Can't compute block entropy when k > 31

kjaquier opened this issue 5 years ago · comments

This seems like an overflow problem where the base b is multiplied k times without any check in block_entropy.c.

I got the issue using PyInform's block entropy function, but the issue clearly seems to be due to Inform.

Code:

from pyinform.blockentropy import block_entropy

x = (np.random.random([100]) > .5).astype(np.uint8)
for k in range(1, 50):
    print(k, block_entropy(x, k))

Output:

1 0.9953784388202257
2 1.9878129812393763
...
31 6.129283016944973

---------------------------------------------------------------------------
OSError                                   Traceback (most recent call last)
<ipython-input-311-af5262631fbd> in <module>
      3 x = (np.random.random([100]) > .5).astype(np.uint8)
      4 for k in range(1, 50):
----> 5     print(k, block_entropy(x, k))

~\AppData\Roaming\Python\Python36\site-packages\pyinform\blockentropy.py in block_entropy(series, k, local)
    109         _local_block_entropy(data, c_ulong(n), c_ulong(m), c_int(b), c_ulong(k), out, byref(e))
    110     else:
--> 111         ai = _block_entropy(data, c_ulong(n), c_ulong(m), c_int(b), c_ulong(k), byref(e))
    112 
    113     error_guard(e)

OSError: exception: access violation writing 0x00000217586956EC

A better solution would be to use the biggest int type available, or at least raise an appropriate error message.

Obviously memory and computational complexity are always going to be limiting factors here. Any suggestion for working around this? Curve-fitting has been suggested here, but in my case I don't think that block entropy converges fast enough to a "fittable" curve (referring to the fact that it is supposed to converge to a straight line with a slope corresponding to the entropy rate, as k goes to infinity).

Douglas G. Moore · Answer 1 · Wed Sep 04 2019 07:07:24 GMT+0800 (China Standard Time)

@kjaquier Sorry I just saw this. You must be running on a machine with quite a bit of memory given it looks like you hit an index overflow before you ran into a memory overflow! We've fixed this problem in inform_transfer_entropy (0d50faa), but haven't propagated the changes to the rest of Inform. It'll probably take me a couple of weeks to take care of this and get it worked into PyInform.

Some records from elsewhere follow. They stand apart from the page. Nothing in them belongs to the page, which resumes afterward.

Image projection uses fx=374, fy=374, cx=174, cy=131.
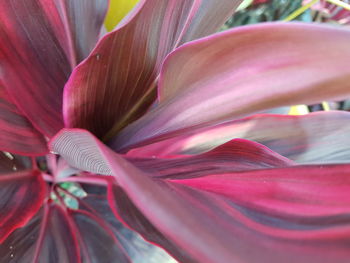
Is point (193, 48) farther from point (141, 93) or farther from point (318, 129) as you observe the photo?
point (318, 129)

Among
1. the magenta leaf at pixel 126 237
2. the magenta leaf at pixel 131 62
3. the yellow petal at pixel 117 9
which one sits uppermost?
the yellow petal at pixel 117 9

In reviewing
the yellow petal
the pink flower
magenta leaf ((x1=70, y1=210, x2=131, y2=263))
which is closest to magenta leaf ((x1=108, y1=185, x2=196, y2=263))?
the pink flower

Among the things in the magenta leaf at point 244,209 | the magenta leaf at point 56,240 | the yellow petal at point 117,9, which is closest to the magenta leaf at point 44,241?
the magenta leaf at point 56,240

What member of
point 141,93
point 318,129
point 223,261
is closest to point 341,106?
point 318,129

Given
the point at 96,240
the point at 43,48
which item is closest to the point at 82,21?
the point at 43,48

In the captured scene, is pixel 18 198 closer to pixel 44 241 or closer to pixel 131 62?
pixel 44 241

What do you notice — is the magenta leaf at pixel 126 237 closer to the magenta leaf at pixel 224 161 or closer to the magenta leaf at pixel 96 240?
the magenta leaf at pixel 96 240

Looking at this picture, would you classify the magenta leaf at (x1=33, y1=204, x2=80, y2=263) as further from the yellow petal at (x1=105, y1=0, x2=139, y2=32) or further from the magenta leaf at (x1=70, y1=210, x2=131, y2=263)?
the yellow petal at (x1=105, y1=0, x2=139, y2=32)
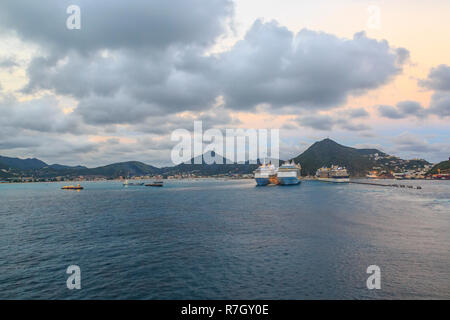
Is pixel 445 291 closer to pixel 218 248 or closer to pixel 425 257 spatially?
pixel 425 257

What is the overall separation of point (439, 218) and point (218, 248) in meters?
51.8

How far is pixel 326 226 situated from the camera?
46500 millimetres

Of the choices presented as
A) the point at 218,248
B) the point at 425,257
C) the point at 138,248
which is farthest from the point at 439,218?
the point at 138,248

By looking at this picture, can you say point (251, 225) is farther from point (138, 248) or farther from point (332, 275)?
point (332, 275)

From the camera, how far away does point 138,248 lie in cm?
3344
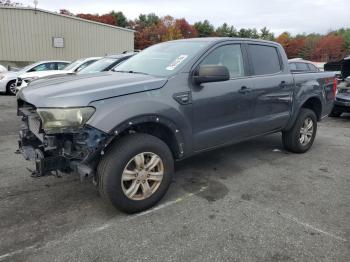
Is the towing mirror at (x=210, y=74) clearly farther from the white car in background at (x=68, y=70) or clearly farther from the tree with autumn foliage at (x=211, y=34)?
the tree with autumn foliage at (x=211, y=34)

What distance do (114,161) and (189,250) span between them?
1.01 m

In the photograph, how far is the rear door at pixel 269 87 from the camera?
4.51 metres

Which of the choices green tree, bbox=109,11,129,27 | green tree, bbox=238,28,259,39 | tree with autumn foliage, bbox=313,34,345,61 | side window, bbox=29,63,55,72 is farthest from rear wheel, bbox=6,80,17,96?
tree with autumn foliage, bbox=313,34,345,61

In the meantime, there is a workaround that should postpone this error. The idea is to construct the k-history time series and then coalesce that time series to effectively reduce the base. From there you can just compute the k=1 block entropy on that to get essentially the same result (up to the usual floating-point madness). That is essentially apply inform_black_box and then inform_coalesce.

That being said, inform_black_box hasn't been propagated to PyInform yet, and both functions will likely suffer from this same index overflow problem. This Gist is a pure Python implementation should work, but keep in mind that it's only lightly tested and doesn't do any kind of error checking.

I'll try to get all of these changes rolled out as soon as possible.